Passage shown:
# # # # #

Jacques Menard, chairman of the team owners' group hoping to build the C$250 million ($165 million) stadium near Montreal's downtown core, told reporters on Tuesday the group was doing everything it could to keep the National League franchise in the city.
"The owners of the Expos and the public are not quitters. We don't throw in the towel," Menard told reporters.
After a special meeting of the owners' group,that did not include team president and 7 percent stakeholder Claude Brochu, the club's corporate investors said they would press on with plans to improve the franchise's capitalisation, perhaps by bringing in new financial partners.
That would dilute the owners' shareholding, but would help cover losses over the next three years and make it more palatable for reluctant local governments to invest in the stadium project.
Expos supporters say the new stadium is key to keeping the Expos in Montreal as it would provide better financial footing for the beleaguered team. Over the last two decades, the Expos have been playing before ever dwindling crowds at the Olympic Stadium, a C$1.1 billion ($725 million) venue built for the 1976 Summer Olympics.
Fans and critics say the Olympic Stadium is too cavernous and too far from the city centre to attract enough baseball fans. The new, open-air and smaller stadium would feature a more intimate setting and corporate boxes that have become a staple of new ballparks built in the United States.
The new ballpark would be just steps from the Molson Centre, the new hockey arena built and financed by Molson Cos., the Toronto-based owner of the Canadiens National Hockey League franchise.
Faced with a losing season on and off the field, rumours have been circulating that the Expos will be sold and moved to the United States. The speculation picked up on the weekend when team manager Felipe Alou said Expos management had told him he was free to look for another job even though his current contract runs through next year.

# # # # #

Data extracts:

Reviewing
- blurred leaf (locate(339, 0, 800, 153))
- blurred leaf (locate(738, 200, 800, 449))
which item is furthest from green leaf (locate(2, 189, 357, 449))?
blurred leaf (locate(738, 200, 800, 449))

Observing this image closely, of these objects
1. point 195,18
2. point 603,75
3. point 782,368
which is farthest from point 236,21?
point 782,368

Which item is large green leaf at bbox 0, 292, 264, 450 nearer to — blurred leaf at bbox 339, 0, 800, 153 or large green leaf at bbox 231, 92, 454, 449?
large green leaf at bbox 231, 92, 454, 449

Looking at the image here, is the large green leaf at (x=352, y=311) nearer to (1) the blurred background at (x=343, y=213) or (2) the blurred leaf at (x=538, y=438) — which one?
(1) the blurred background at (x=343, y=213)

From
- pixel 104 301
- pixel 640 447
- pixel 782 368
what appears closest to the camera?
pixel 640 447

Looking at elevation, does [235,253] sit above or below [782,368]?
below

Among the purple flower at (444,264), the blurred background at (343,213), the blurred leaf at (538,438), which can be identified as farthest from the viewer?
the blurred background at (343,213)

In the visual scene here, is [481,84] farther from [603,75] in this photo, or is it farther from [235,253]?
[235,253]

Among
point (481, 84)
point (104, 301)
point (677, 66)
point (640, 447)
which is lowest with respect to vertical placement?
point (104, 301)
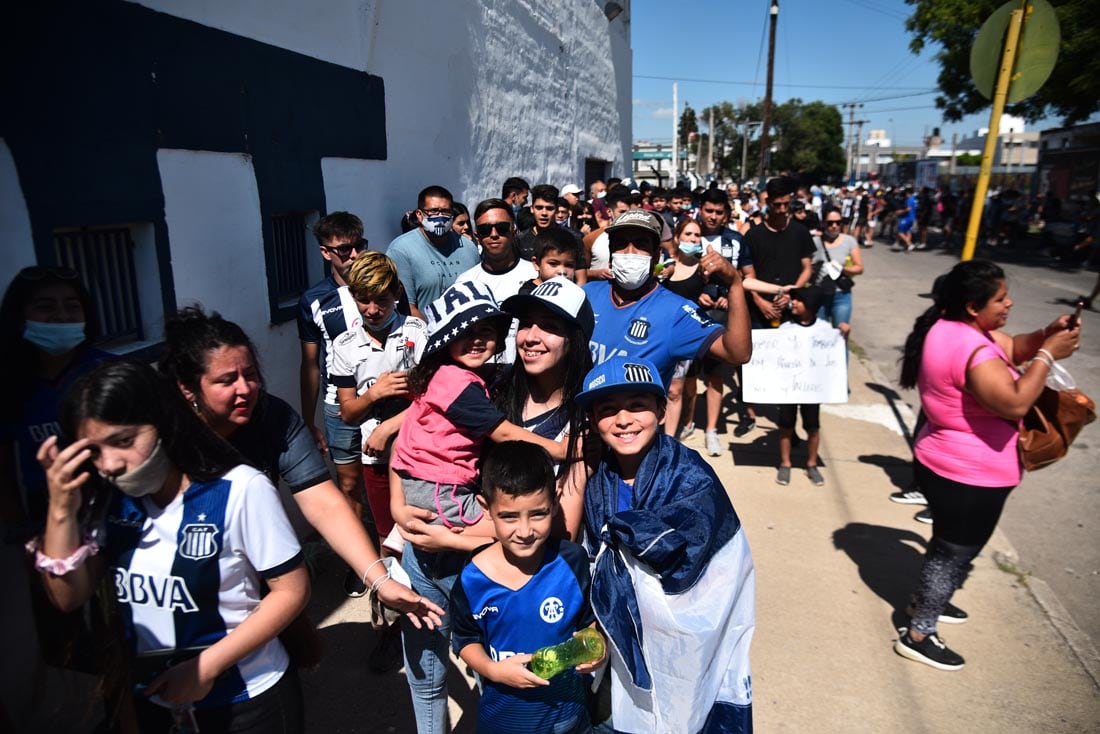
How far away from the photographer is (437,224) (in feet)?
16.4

# # # # #

Questions:
**a.** In the article on the Expos stadium plan, what event was the Olympic Stadium built for?
**b.** From the article on the Expos stadium plan, extract the passage starting at "The new ballpark" and ending at "Hockey League franchise.".
**c.** According to the article on the Expos stadium plan, why would the owners' group bring in new financial partners even though doing so would dilute their shareholding?

Responses by task:
**a.** The 1976 Summer Olympics.

**b.**
The new ballpark would be just steps from the Molson Centre, the new hockey arena built and financed by Molson Cos., the Toronto-based owner of the Canadiens National Hockey League franchise.

**c.** New partners would help cover the team's losses over the next three years. They would also make it more palatable for reluctant local governments to invest in the stadium project.